James: The powers that be at Cardiff will very quickly realise what everyone already suspects, that Warnock is not cut out for the top flight. If Cardiff get off a bad start he’ll be gone by Christmas.
A two-fold question: Who do you believe to be the best signing of the window, and which side has done the best overall business this summer?
Joel: I think Max Meyer is a superb free transfer for Crystal Palace. If Meyer can fulfil his potential then you will not see a better free signing. Another shrewd peace of business is Ki Sung-yueng, who Newcastle signed on a free from Swansea. A tidy player with Premier League experience shows that there are still bargains to be had, even in modern football. In terms of the side that has had the best window, I think it has to be Arsenal. They have recruited in their weakest positions and have done so quickly and for good value so I expect them to hit the ground running.
Harry: I really like Chelsea’s acquisition of Jorginho from Napoli. The fact that reigning champions Manchester City were also close to signing him just emphasises his quality and if he’s able to develop a good rapport with fellow midfielder N’Golo Kante then I do believe this team will be a real force in the coming year. In terms of which clubs have had the best transfer window, with honourable mentions to the aforementioned Wolves as well as Liverpool, I’m going to second Joel and choose Arsenal. I like what they’ve done in bringing in (amongst others) a much needed defensive leader in Sokratis as well as Lucas Torreira who can beef up the midfield. I’m unconvinced however that this will be enough to get them back into the top four.

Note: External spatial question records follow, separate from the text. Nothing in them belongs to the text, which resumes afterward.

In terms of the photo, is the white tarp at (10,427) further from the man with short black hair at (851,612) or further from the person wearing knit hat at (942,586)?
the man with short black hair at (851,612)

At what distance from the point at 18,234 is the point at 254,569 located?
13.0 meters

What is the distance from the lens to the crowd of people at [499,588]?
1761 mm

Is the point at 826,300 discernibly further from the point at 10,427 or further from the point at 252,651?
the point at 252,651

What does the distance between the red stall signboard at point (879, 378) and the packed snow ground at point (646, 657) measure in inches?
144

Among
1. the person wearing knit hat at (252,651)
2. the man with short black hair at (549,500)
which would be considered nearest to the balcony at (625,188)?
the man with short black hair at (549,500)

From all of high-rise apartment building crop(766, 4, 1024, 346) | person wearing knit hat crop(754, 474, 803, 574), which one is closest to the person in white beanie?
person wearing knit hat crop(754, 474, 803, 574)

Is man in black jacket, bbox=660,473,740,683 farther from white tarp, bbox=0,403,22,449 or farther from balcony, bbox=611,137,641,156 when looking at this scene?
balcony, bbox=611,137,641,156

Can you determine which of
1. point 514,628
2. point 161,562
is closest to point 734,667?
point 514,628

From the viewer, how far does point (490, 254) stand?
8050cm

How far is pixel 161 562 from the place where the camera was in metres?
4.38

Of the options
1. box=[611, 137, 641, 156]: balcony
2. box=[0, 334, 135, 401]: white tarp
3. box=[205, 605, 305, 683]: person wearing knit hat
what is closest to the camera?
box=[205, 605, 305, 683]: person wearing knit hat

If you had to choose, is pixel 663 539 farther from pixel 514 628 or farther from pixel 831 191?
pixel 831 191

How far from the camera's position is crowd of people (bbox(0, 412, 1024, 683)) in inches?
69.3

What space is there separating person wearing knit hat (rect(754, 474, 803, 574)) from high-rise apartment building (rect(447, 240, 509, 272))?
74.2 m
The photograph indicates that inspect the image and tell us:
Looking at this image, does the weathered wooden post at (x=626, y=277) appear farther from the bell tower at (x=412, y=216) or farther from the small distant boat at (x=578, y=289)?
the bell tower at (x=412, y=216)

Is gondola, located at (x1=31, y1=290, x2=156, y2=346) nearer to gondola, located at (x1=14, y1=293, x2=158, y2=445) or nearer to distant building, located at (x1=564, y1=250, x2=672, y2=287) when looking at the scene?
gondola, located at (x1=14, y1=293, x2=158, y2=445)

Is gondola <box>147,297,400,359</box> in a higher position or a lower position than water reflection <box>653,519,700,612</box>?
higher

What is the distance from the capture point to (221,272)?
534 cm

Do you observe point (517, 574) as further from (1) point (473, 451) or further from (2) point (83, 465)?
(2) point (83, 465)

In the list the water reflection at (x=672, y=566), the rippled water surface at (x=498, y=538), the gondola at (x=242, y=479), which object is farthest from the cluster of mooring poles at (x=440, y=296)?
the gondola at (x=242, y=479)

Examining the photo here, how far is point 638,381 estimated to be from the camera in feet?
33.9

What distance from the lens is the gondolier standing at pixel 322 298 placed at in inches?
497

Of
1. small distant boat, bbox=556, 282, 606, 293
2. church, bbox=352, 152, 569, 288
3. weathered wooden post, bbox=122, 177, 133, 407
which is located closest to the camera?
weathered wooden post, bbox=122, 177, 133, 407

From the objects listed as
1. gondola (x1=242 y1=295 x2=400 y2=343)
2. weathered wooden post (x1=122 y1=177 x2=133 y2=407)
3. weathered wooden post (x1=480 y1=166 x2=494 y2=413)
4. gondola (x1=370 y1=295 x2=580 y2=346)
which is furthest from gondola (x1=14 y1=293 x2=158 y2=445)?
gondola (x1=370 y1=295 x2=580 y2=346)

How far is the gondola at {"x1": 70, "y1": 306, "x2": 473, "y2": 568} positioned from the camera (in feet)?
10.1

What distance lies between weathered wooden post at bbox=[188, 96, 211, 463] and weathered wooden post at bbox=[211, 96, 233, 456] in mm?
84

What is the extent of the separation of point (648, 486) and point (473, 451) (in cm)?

Lewis: Overall I think West Ham have done the best business as they have improved across the board, including in the dug-out. Wolves have also strengthened and look good for a strong return to the Premier League. Max Meyer is an interesting one as I think he expected to sign for a bigger club after leaving Schalke, hopefully he hits the ground running at Palace. Of the bigger teams I think Liverpool’s business has been really strong, they have bought a world-class goalkeeper in Alisson, two strong midfielders in Fabinho and Keita and Shaqiri can be an effective squad player.
James: It has to be Wolves’ acquisitions of Moutinho and Patricio. The former cost just £5 million and the latter arrived on a free and both are world class players. Given the excesses of the modern transfer market, these signings represent absolutely outstanding business. Elsewhere Liverpool’s acquisition of Keita should provide them with some much needed stability, which could mean the difference between first and second.
Would you have liked to see VAR in use in the Premier League this season?
Joel: To quote Slaven Bilic at the World Cup, ‘to be honest I don’t care’. Let’s shut up about VAR and just be happy that after three long weeks football is back. I’m sure everyone will find something else to focus on soon, hopefully it’s a cracking season
Harry: I for one would have. I thought the World Cup showed it was an excellent acquisition to the sport. Yes it had its fair share of controversies, however these arose mainly from debates about its implementation rather than its merits as a concept. Ultimately, whether you like it or not, VAR is the future and I’m surprised that the self-styled “best league in the world” is yet to pick up on this.
Lewis: VAR was great at the World Cup for making even the more boring games highly dramatic. I don’t think this would be replicated in the Premier League with so many games anyway, the novelty would wear off quite quickly. I’m sure the Premier League will survive without it, the football should be centre stage rather than the referees.
James: It was an interesting talking point in the World Cup and it did add an extra dimension to proceedings. However, punditry is often predictable enough as it is without the inevitable debates over VAR after every match. For tournaments where everything is on the line it’s an important addition, but I’d hate to see it week in week out in the league.